Your objective: Repeat the full listing below verbatim and keep the images out.

Extracted data:
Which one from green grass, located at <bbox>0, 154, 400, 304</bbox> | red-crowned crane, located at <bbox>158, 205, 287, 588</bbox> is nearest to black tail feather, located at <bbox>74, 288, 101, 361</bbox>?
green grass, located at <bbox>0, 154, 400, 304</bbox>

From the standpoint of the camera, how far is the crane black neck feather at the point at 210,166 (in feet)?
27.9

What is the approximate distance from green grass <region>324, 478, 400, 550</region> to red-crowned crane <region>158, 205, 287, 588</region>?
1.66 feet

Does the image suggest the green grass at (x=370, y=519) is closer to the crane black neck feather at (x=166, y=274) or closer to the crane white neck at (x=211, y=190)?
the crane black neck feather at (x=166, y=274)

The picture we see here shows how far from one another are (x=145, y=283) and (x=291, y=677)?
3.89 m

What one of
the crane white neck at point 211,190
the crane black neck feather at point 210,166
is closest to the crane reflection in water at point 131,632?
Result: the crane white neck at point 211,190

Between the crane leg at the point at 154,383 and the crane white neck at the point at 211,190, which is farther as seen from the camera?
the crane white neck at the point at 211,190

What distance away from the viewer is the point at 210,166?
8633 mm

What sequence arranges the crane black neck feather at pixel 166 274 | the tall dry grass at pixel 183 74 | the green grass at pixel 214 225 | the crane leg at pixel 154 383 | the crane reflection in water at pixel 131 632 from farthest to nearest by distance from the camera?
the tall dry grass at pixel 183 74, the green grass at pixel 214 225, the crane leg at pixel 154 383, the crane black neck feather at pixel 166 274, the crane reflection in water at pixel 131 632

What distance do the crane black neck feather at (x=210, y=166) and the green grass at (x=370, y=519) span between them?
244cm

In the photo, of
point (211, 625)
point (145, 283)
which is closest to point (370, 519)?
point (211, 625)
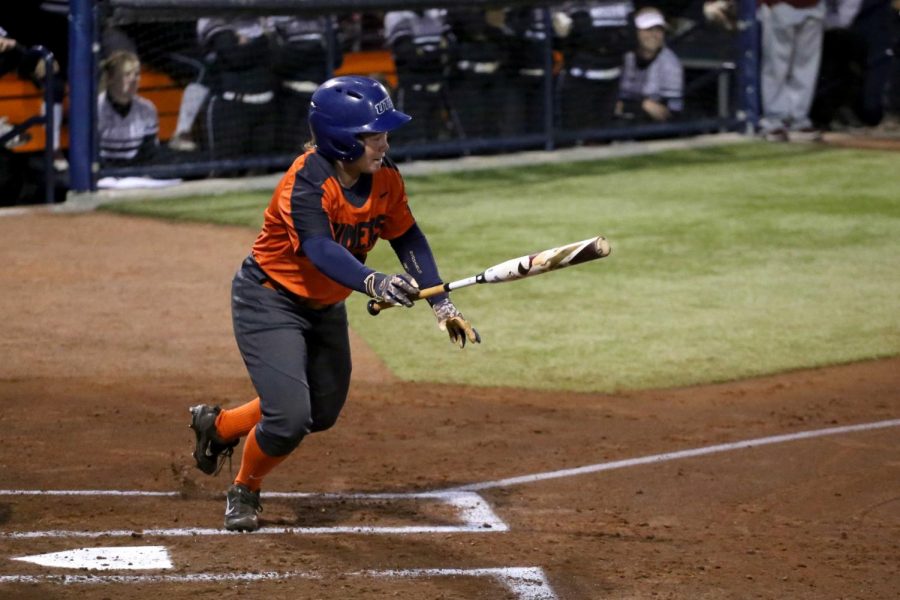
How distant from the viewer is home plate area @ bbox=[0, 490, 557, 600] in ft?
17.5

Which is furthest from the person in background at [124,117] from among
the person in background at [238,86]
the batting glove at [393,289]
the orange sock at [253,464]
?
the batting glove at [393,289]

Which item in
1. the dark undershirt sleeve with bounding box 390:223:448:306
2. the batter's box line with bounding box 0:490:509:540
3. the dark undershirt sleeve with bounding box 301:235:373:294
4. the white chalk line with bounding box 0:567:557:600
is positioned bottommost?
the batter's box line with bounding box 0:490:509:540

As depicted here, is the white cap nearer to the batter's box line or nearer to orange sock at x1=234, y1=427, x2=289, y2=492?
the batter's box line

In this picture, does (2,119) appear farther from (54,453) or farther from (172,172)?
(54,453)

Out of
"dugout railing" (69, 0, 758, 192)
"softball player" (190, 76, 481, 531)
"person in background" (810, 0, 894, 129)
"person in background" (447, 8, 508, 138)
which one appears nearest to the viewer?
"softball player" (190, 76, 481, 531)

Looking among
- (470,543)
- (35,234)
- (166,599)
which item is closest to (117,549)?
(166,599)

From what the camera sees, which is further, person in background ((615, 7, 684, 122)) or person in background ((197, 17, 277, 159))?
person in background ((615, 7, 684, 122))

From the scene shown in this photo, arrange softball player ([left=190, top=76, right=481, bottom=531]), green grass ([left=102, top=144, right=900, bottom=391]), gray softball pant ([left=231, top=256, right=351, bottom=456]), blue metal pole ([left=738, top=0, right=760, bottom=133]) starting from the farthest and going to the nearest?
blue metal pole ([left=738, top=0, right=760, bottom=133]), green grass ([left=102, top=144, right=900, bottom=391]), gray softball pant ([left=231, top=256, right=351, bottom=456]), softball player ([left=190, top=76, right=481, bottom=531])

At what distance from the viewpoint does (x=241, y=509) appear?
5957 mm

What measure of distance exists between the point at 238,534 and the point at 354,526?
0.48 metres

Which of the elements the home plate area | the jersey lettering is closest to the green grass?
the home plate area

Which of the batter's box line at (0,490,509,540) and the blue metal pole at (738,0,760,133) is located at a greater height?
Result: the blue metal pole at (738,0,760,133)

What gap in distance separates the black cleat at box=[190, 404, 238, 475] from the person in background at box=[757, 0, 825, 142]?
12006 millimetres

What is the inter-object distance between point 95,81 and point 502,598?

Solution to this problem:
Which one from green grass, located at <bbox>0, 154, 400, 304</bbox> | red-crowned crane, located at <bbox>158, 205, 287, 588</bbox> is nearest to black tail feather, located at <bbox>74, 288, 101, 361</bbox>?
green grass, located at <bbox>0, 154, 400, 304</bbox>

From the standpoint of the camera, how far is the crane black neck feather at the point at 210,166 (in feet)?
27.9

What is the approximate distance from green grass <region>324, 478, 400, 550</region> to red-crowned crane <region>158, 205, 287, 588</region>?
1.66 feet

Does the image suggest the green grass at (x=370, y=519) is closer to the crane black neck feather at (x=166, y=274) or closer to the crane white neck at (x=211, y=190)?
the crane black neck feather at (x=166, y=274)

The picture we see here shows how far from one another are (x=145, y=283) and (x=291, y=677)?
3.89 m

What one of
the crane white neck at point 211,190
the crane black neck feather at point 210,166
is closest to the crane reflection in water at point 131,632?
Result: the crane white neck at point 211,190

Between the crane leg at the point at 154,383 and the crane white neck at the point at 211,190, which is farther as seen from the camera?
the crane white neck at the point at 211,190

What distance away from the viewer is the point at 210,166?
8633 mm

What sequence arranges the crane black neck feather at pixel 166 274 | the tall dry grass at pixel 183 74 | the green grass at pixel 214 225 | the crane leg at pixel 154 383 | the crane reflection in water at pixel 131 632 from farthest to nearest by distance from the camera?
the tall dry grass at pixel 183 74, the green grass at pixel 214 225, the crane leg at pixel 154 383, the crane black neck feather at pixel 166 274, the crane reflection in water at pixel 131 632

What distance do the crane black neck feather at (x=210, y=166) and the green grass at (x=370, y=519) span between them?
244cm

In the photo, of
point (211, 625)
point (145, 283)
which is closest to point (370, 519)?
point (211, 625)
How distant from the viewer is home plate area @ bbox=[0, 490, 557, 600] in ft?
17.5

Which is furthest from the person in background at [124,117] from among
the person in background at [238,86]
the batting glove at [393,289]
the orange sock at [253,464]
?
the batting glove at [393,289]

Which item in
1. the dark undershirt sleeve with bounding box 390:223:448:306
2. the batter's box line with bounding box 0:490:509:540
3. the dark undershirt sleeve with bounding box 301:235:373:294
4. the white chalk line with bounding box 0:567:557:600
is positioned bottommost?
the batter's box line with bounding box 0:490:509:540

As depicted here, is the white cap nearer to the batter's box line or nearer to orange sock at x1=234, y1=427, x2=289, y2=492?
the batter's box line

In this picture, does (2,119) appear farther from (54,453) or farther from (172,172)?
(54,453)

Out of
"dugout railing" (69, 0, 758, 192)
"softball player" (190, 76, 481, 531)
"person in background" (810, 0, 894, 129)
"person in background" (447, 8, 508, 138)
which one appears nearest to the viewer?
"softball player" (190, 76, 481, 531)

Looking among
- (470,543)
- (35,234)
- (166,599)
which item is closest to (117,549)?
(166,599)

From what the camera sees, which is further, person in background ((615, 7, 684, 122)) or person in background ((197, 17, 277, 159))?
person in background ((615, 7, 684, 122))

From the scene shown in this photo, arrange softball player ([left=190, top=76, right=481, bottom=531]), green grass ([left=102, top=144, right=900, bottom=391]), gray softball pant ([left=231, top=256, right=351, bottom=456]), blue metal pole ([left=738, top=0, right=760, bottom=133]) starting from the farthest and going to the nearest?
blue metal pole ([left=738, top=0, right=760, bottom=133]), green grass ([left=102, top=144, right=900, bottom=391]), gray softball pant ([left=231, top=256, right=351, bottom=456]), softball player ([left=190, top=76, right=481, bottom=531])

At what distance from the viewpoint does (x=241, y=509) appear?
5957 mm

What measure of distance exists between the point at 238,534 and the point at 354,526?
0.48 metres

Which of the elements the home plate area | the jersey lettering is closest to the green grass?
the home plate area

Which of the batter's box line at (0,490,509,540) and the blue metal pole at (738,0,760,133) is located at a greater height?
Result: the blue metal pole at (738,0,760,133)

What gap in distance separates the black cleat at box=[190, 404, 238, 475] from the person in background at box=[757, 0, 825, 142]?
12006 millimetres

What is the inter-object distance between point 95,81 and point 502,598?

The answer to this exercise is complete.